National wildlife refuges help conserve our nation’s history as well as our natural heritage.
Consider these stops on a refuge-based African American history tour:
- The site of a historic settlement at Great Dismal Swamp National Wildlife Refuge in Virginia where, for generations, people who escaped from slavery defied bounty hunters
- The birthplace of the intrepid Harriet Tubman at what is now Blackwater National Wildlife Refuge in Maryland. After escaping slavery, she returned to the area several times to lead dozens to freedom
- One of the best-protected Gullah communities at Waccamaw National Wildlife Refuge in South Carolina
- Bombay Hook National Wildlife Refuge in Delaware, where an all African American CCC (Civilian Conservation Corps) crew worked
- Holt Collier National Wildlife Refuge in Mississippi, named for the African American Civil War veteran who was President Theodore Roosevelt’s guide during the president’s bear hunts of 1902 and 1907.
At Great Dismal Swamp Refuge, archeologists are studying the sites of a settlement occupied for two centuries by once-enslaved African Americans and their descendants. You can’t reach the remote dig sites. But you can take a boardwalk trail to a pavilion with interpretive panels telling how runaways survived the swamp’s heat and venomous snakes. In 2004 the refuge was named part of the National Park Service’s Underground Railroad Network to Freedom because the swamp offered some a treacherous escape from slavery.

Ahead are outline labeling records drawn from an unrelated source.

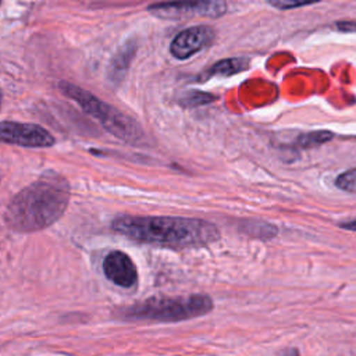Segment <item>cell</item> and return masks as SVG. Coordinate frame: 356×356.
<instances>
[{
    "label": "cell",
    "mask_w": 356,
    "mask_h": 356,
    "mask_svg": "<svg viewBox=\"0 0 356 356\" xmlns=\"http://www.w3.org/2000/svg\"><path fill=\"white\" fill-rule=\"evenodd\" d=\"M70 196L68 181L57 172L47 171L11 197L4 221L19 232L43 229L64 214Z\"/></svg>",
    "instance_id": "obj_1"
},
{
    "label": "cell",
    "mask_w": 356,
    "mask_h": 356,
    "mask_svg": "<svg viewBox=\"0 0 356 356\" xmlns=\"http://www.w3.org/2000/svg\"><path fill=\"white\" fill-rule=\"evenodd\" d=\"M111 228L132 241L175 249L204 246L220 239L217 225L188 217L170 216H120Z\"/></svg>",
    "instance_id": "obj_2"
},
{
    "label": "cell",
    "mask_w": 356,
    "mask_h": 356,
    "mask_svg": "<svg viewBox=\"0 0 356 356\" xmlns=\"http://www.w3.org/2000/svg\"><path fill=\"white\" fill-rule=\"evenodd\" d=\"M214 307L213 299L204 293L184 296H156L121 310V317L128 320L182 321L207 314Z\"/></svg>",
    "instance_id": "obj_3"
},
{
    "label": "cell",
    "mask_w": 356,
    "mask_h": 356,
    "mask_svg": "<svg viewBox=\"0 0 356 356\" xmlns=\"http://www.w3.org/2000/svg\"><path fill=\"white\" fill-rule=\"evenodd\" d=\"M60 90L70 99L75 100L89 115L96 118L106 131L118 139L129 143H138L143 140L145 134L140 125L129 115L70 82H60Z\"/></svg>",
    "instance_id": "obj_4"
},
{
    "label": "cell",
    "mask_w": 356,
    "mask_h": 356,
    "mask_svg": "<svg viewBox=\"0 0 356 356\" xmlns=\"http://www.w3.org/2000/svg\"><path fill=\"white\" fill-rule=\"evenodd\" d=\"M147 11L157 18L178 21L196 17L220 18L227 13L225 0H168L153 3Z\"/></svg>",
    "instance_id": "obj_5"
},
{
    "label": "cell",
    "mask_w": 356,
    "mask_h": 356,
    "mask_svg": "<svg viewBox=\"0 0 356 356\" xmlns=\"http://www.w3.org/2000/svg\"><path fill=\"white\" fill-rule=\"evenodd\" d=\"M0 139L6 143L24 147H49L53 146L54 136L43 127L29 122L3 121L0 125Z\"/></svg>",
    "instance_id": "obj_6"
},
{
    "label": "cell",
    "mask_w": 356,
    "mask_h": 356,
    "mask_svg": "<svg viewBox=\"0 0 356 356\" xmlns=\"http://www.w3.org/2000/svg\"><path fill=\"white\" fill-rule=\"evenodd\" d=\"M216 38V32L209 25H196L181 31L170 43V53L178 60H186L210 46Z\"/></svg>",
    "instance_id": "obj_7"
},
{
    "label": "cell",
    "mask_w": 356,
    "mask_h": 356,
    "mask_svg": "<svg viewBox=\"0 0 356 356\" xmlns=\"http://www.w3.org/2000/svg\"><path fill=\"white\" fill-rule=\"evenodd\" d=\"M103 273L111 282L122 288L134 286L138 280V271L132 259L121 250H113L104 257Z\"/></svg>",
    "instance_id": "obj_8"
},
{
    "label": "cell",
    "mask_w": 356,
    "mask_h": 356,
    "mask_svg": "<svg viewBox=\"0 0 356 356\" xmlns=\"http://www.w3.org/2000/svg\"><path fill=\"white\" fill-rule=\"evenodd\" d=\"M248 64H249V61L243 57L220 60L218 63L211 65V68H209V71L206 72V78H210V76H214V75L228 76V75L236 74L239 71H243L245 68H248Z\"/></svg>",
    "instance_id": "obj_9"
},
{
    "label": "cell",
    "mask_w": 356,
    "mask_h": 356,
    "mask_svg": "<svg viewBox=\"0 0 356 356\" xmlns=\"http://www.w3.org/2000/svg\"><path fill=\"white\" fill-rule=\"evenodd\" d=\"M135 53V44L132 43H127L124 44V47L114 56V58L110 63V76L114 79H121V76L124 75V71L128 68L132 56Z\"/></svg>",
    "instance_id": "obj_10"
},
{
    "label": "cell",
    "mask_w": 356,
    "mask_h": 356,
    "mask_svg": "<svg viewBox=\"0 0 356 356\" xmlns=\"http://www.w3.org/2000/svg\"><path fill=\"white\" fill-rule=\"evenodd\" d=\"M332 138V132L328 131H317V132H307L298 138V145L302 147H310L314 145H321Z\"/></svg>",
    "instance_id": "obj_11"
},
{
    "label": "cell",
    "mask_w": 356,
    "mask_h": 356,
    "mask_svg": "<svg viewBox=\"0 0 356 356\" xmlns=\"http://www.w3.org/2000/svg\"><path fill=\"white\" fill-rule=\"evenodd\" d=\"M335 186L345 192H356V168L346 170L335 178Z\"/></svg>",
    "instance_id": "obj_12"
},
{
    "label": "cell",
    "mask_w": 356,
    "mask_h": 356,
    "mask_svg": "<svg viewBox=\"0 0 356 356\" xmlns=\"http://www.w3.org/2000/svg\"><path fill=\"white\" fill-rule=\"evenodd\" d=\"M270 6L278 8V10H291V8H298L309 4L318 3L321 0H267Z\"/></svg>",
    "instance_id": "obj_13"
},
{
    "label": "cell",
    "mask_w": 356,
    "mask_h": 356,
    "mask_svg": "<svg viewBox=\"0 0 356 356\" xmlns=\"http://www.w3.org/2000/svg\"><path fill=\"white\" fill-rule=\"evenodd\" d=\"M211 99H214V96L207 95V93L195 92L193 95H188L186 99H184V100H188V102H186V106H199V104L211 102Z\"/></svg>",
    "instance_id": "obj_14"
},
{
    "label": "cell",
    "mask_w": 356,
    "mask_h": 356,
    "mask_svg": "<svg viewBox=\"0 0 356 356\" xmlns=\"http://www.w3.org/2000/svg\"><path fill=\"white\" fill-rule=\"evenodd\" d=\"M338 29L342 32H353L356 31V22H349V21H342L337 24Z\"/></svg>",
    "instance_id": "obj_15"
},
{
    "label": "cell",
    "mask_w": 356,
    "mask_h": 356,
    "mask_svg": "<svg viewBox=\"0 0 356 356\" xmlns=\"http://www.w3.org/2000/svg\"><path fill=\"white\" fill-rule=\"evenodd\" d=\"M342 228L345 229H349V231H356V220H352V221H348V222H343L341 224Z\"/></svg>",
    "instance_id": "obj_16"
}]
</instances>
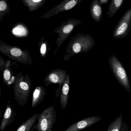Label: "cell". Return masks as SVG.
Instances as JSON below:
<instances>
[{
  "label": "cell",
  "instance_id": "6da1fadb",
  "mask_svg": "<svg viewBox=\"0 0 131 131\" xmlns=\"http://www.w3.org/2000/svg\"><path fill=\"white\" fill-rule=\"evenodd\" d=\"M94 45V39L91 35L81 33L77 34L71 38L66 50L64 60L68 61L70 58L78 54H86Z\"/></svg>",
  "mask_w": 131,
  "mask_h": 131
},
{
  "label": "cell",
  "instance_id": "7a4b0ae2",
  "mask_svg": "<svg viewBox=\"0 0 131 131\" xmlns=\"http://www.w3.org/2000/svg\"><path fill=\"white\" fill-rule=\"evenodd\" d=\"M31 89V81L28 75L17 73L13 83V91L15 100L19 106L25 107L27 104Z\"/></svg>",
  "mask_w": 131,
  "mask_h": 131
},
{
  "label": "cell",
  "instance_id": "3957f363",
  "mask_svg": "<svg viewBox=\"0 0 131 131\" xmlns=\"http://www.w3.org/2000/svg\"><path fill=\"white\" fill-rule=\"evenodd\" d=\"M0 52L8 57L11 61L25 65L33 64L30 54L28 50H23L17 46L8 44L0 40Z\"/></svg>",
  "mask_w": 131,
  "mask_h": 131
},
{
  "label": "cell",
  "instance_id": "277c9868",
  "mask_svg": "<svg viewBox=\"0 0 131 131\" xmlns=\"http://www.w3.org/2000/svg\"><path fill=\"white\" fill-rule=\"evenodd\" d=\"M37 124L31 131H52L54 123L57 121V112L54 105L43 110L39 114Z\"/></svg>",
  "mask_w": 131,
  "mask_h": 131
},
{
  "label": "cell",
  "instance_id": "5b68a950",
  "mask_svg": "<svg viewBox=\"0 0 131 131\" xmlns=\"http://www.w3.org/2000/svg\"><path fill=\"white\" fill-rule=\"evenodd\" d=\"M81 23V22L78 19L71 18L67 20L61 24V25L55 28L54 33L59 35L58 38L56 40L57 48L55 52L58 51L59 48L70 35L75 27Z\"/></svg>",
  "mask_w": 131,
  "mask_h": 131
},
{
  "label": "cell",
  "instance_id": "8992f818",
  "mask_svg": "<svg viewBox=\"0 0 131 131\" xmlns=\"http://www.w3.org/2000/svg\"><path fill=\"white\" fill-rule=\"evenodd\" d=\"M131 30V8L125 13L115 27L113 37L118 38L126 37Z\"/></svg>",
  "mask_w": 131,
  "mask_h": 131
},
{
  "label": "cell",
  "instance_id": "52a82bcc",
  "mask_svg": "<svg viewBox=\"0 0 131 131\" xmlns=\"http://www.w3.org/2000/svg\"><path fill=\"white\" fill-rule=\"evenodd\" d=\"M83 0H64L40 17V19L49 18L60 12L71 10Z\"/></svg>",
  "mask_w": 131,
  "mask_h": 131
},
{
  "label": "cell",
  "instance_id": "ba28073f",
  "mask_svg": "<svg viewBox=\"0 0 131 131\" xmlns=\"http://www.w3.org/2000/svg\"><path fill=\"white\" fill-rule=\"evenodd\" d=\"M67 74V71L60 68L53 69L48 73L44 80L45 85L50 84H58V88L60 90L65 81Z\"/></svg>",
  "mask_w": 131,
  "mask_h": 131
},
{
  "label": "cell",
  "instance_id": "9c48e42d",
  "mask_svg": "<svg viewBox=\"0 0 131 131\" xmlns=\"http://www.w3.org/2000/svg\"><path fill=\"white\" fill-rule=\"evenodd\" d=\"M101 119L99 117L91 116L85 118L70 125L64 131H81L89 127Z\"/></svg>",
  "mask_w": 131,
  "mask_h": 131
},
{
  "label": "cell",
  "instance_id": "30bf717a",
  "mask_svg": "<svg viewBox=\"0 0 131 131\" xmlns=\"http://www.w3.org/2000/svg\"><path fill=\"white\" fill-rule=\"evenodd\" d=\"M16 112L10 104H7L3 118L0 124V130L4 131L8 126L15 121Z\"/></svg>",
  "mask_w": 131,
  "mask_h": 131
},
{
  "label": "cell",
  "instance_id": "8fae6325",
  "mask_svg": "<svg viewBox=\"0 0 131 131\" xmlns=\"http://www.w3.org/2000/svg\"><path fill=\"white\" fill-rule=\"evenodd\" d=\"M70 76L66 75L65 81L62 85L60 96V103L63 110L65 109L68 104L70 89Z\"/></svg>",
  "mask_w": 131,
  "mask_h": 131
},
{
  "label": "cell",
  "instance_id": "7c38bea8",
  "mask_svg": "<svg viewBox=\"0 0 131 131\" xmlns=\"http://www.w3.org/2000/svg\"><path fill=\"white\" fill-rule=\"evenodd\" d=\"M46 94V90L43 86H38L33 94L31 107H35L43 100Z\"/></svg>",
  "mask_w": 131,
  "mask_h": 131
},
{
  "label": "cell",
  "instance_id": "4fadbf2b",
  "mask_svg": "<svg viewBox=\"0 0 131 131\" xmlns=\"http://www.w3.org/2000/svg\"><path fill=\"white\" fill-rule=\"evenodd\" d=\"M99 0H92L91 5V14L93 20L99 22L102 17V9Z\"/></svg>",
  "mask_w": 131,
  "mask_h": 131
},
{
  "label": "cell",
  "instance_id": "5bb4252c",
  "mask_svg": "<svg viewBox=\"0 0 131 131\" xmlns=\"http://www.w3.org/2000/svg\"><path fill=\"white\" fill-rule=\"evenodd\" d=\"M11 66V62L10 60L5 61L0 55V71L2 74V77H8L13 74Z\"/></svg>",
  "mask_w": 131,
  "mask_h": 131
},
{
  "label": "cell",
  "instance_id": "9a60e30c",
  "mask_svg": "<svg viewBox=\"0 0 131 131\" xmlns=\"http://www.w3.org/2000/svg\"><path fill=\"white\" fill-rule=\"evenodd\" d=\"M39 114H35L24 122L17 129V131H30L38 120Z\"/></svg>",
  "mask_w": 131,
  "mask_h": 131
},
{
  "label": "cell",
  "instance_id": "2e32d148",
  "mask_svg": "<svg viewBox=\"0 0 131 131\" xmlns=\"http://www.w3.org/2000/svg\"><path fill=\"white\" fill-rule=\"evenodd\" d=\"M25 6L28 8L30 11H36L43 6L46 0H21Z\"/></svg>",
  "mask_w": 131,
  "mask_h": 131
},
{
  "label": "cell",
  "instance_id": "e0dca14e",
  "mask_svg": "<svg viewBox=\"0 0 131 131\" xmlns=\"http://www.w3.org/2000/svg\"><path fill=\"white\" fill-rule=\"evenodd\" d=\"M124 0H112L109 5L107 15L109 17L114 16L123 5Z\"/></svg>",
  "mask_w": 131,
  "mask_h": 131
},
{
  "label": "cell",
  "instance_id": "ac0fdd59",
  "mask_svg": "<svg viewBox=\"0 0 131 131\" xmlns=\"http://www.w3.org/2000/svg\"><path fill=\"white\" fill-rule=\"evenodd\" d=\"M10 8L7 0H0V22L10 12Z\"/></svg>",
  "mask_w": 131,
  "mask_h": 131
},
{
  "label": "cell",
  "instance_id": "d6986e66",
  "mask_svg": "<svg viewBox=\"0 0 131 131\" xmlns=\"http://www.w3.org/2000/svg\"><path fill=\"white\" fill-rule=\"evenodd\" d=\"M112 67L114 72H115L118 77L122 81L126 82L127 80V74L124 68L120 64L116 65L115 67L112 65Z\"/></svg>",
  "mask_w": 131,
  "mask_h": 131
},
{
  "label": "cell",
  "instance_id": "ffe728a7",
  "mask_svg": "<svg viewBox=\"0 0 131 131\" xmlns=\"http://www.w3.org/2000/svg\"><path fill=\"white\" fill-rule=\"evenodd\" d=\"M40 53L41 57L45 58L46 57L48 54L47 44L46 42H42L40 45Z\"/></svg>",
  "mask_w": 131,
  "mask_h": 131
},
{
  "label": "cell",
  "instance_id": "44dd1931",
  "mask_svg": "<svg viewBox=\"0 0 131 131\" xmlns=\"http://www.w3.org/2000/svg\"><path fill=\"white\" fill-rule=\"evenodd\" d=\"M100 3L101 4H106L108 2V0H99Z\"/></svg>",
  "mask_w": 131,
  "mask_h": 131
},
{
  "label": "cell",
  "instance_id": "7402d4cb",
  "mask_svg": "<svg viewBox=\"0 0 131 131\" xmlns=\"http://www.w3.org/2000/svg\"><path fill=\"white\" fill-rule=\"evenodd\" d=\"M2 97V90L1 88V86H0V98Z\"/></svg>",
  "mask_w": 131,
  "mask_h": 131
},
{
  "label": "cell",
  "instance_id": "603a6c76",
  "mask_svg": "<svg viewBox=\"0 0 131 131\" xmlns=\"http://www.w3.org/2000/svg\"><path fill=\"white\" fill-rule=\"evenodd\" d=\"M2 115V112L1 111V110H0V118H1V117Z\"/></svg>",
  "mask_w": 131,
  "mask_h": 131
}]
</instances>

Abolitionist Harriet Tubman spent her childhood doing forced labor on farms on or near Blackwater Refuge. After she escaped slavery, her knowledge of the area’s woodlands and swamps helped her lead others to freedom. Blackwater Refuge protects much of the landscape that formed Tubman’s early experience and is a stop on the Harriet Tubman Underground Railroad Byway. The Harriet Tubman Underground Railroad State Park is across the street from the refuge. In 2021 archaeologists found the site of the Tubman family cabin on land that Blackwater Refuge acquired the previous year.
At Waccamaw Refuge, you can learn about the Gullah community along the refuge boundary on Sandy Island, where freed African Americans and their descendants were deeded land after the Civil War. Gullahs, Creole people of West African ancestry, produced rice in what was one of the first African American-owned businesses in South Carolina. Islanders still schedule their lives by the tide. They commute to work by private boat.
At Bombay Hook Refuge, you can see the marshes off Bombay Hook Island where those fleeing slavery reportedly hid to board boats for New Jersey and freedom. You can also hear about a rebellion at the Whitehall Plantation — on what is now refuge land — fueled by people enslaved at Whitehall. And you can see a typical menu for that CCC crew, whose most important job was mosquito control.
At Holt Collier Refuge, you can learn about the refuge’s namesake: a man born into slavery who became a soldier for the Confederacy, a Texas cowboy and a hunter who felled more than 3,000 bears — more than the number killed by Daniel Boone and Davy Crockett combined. Collier was the African American guide who led President Theodore Roosevelt on the 1902 Mississippi hunting trip in which the president refused to shoot a bear. The incident inspired a toymaker to create the popular "teddy" bear.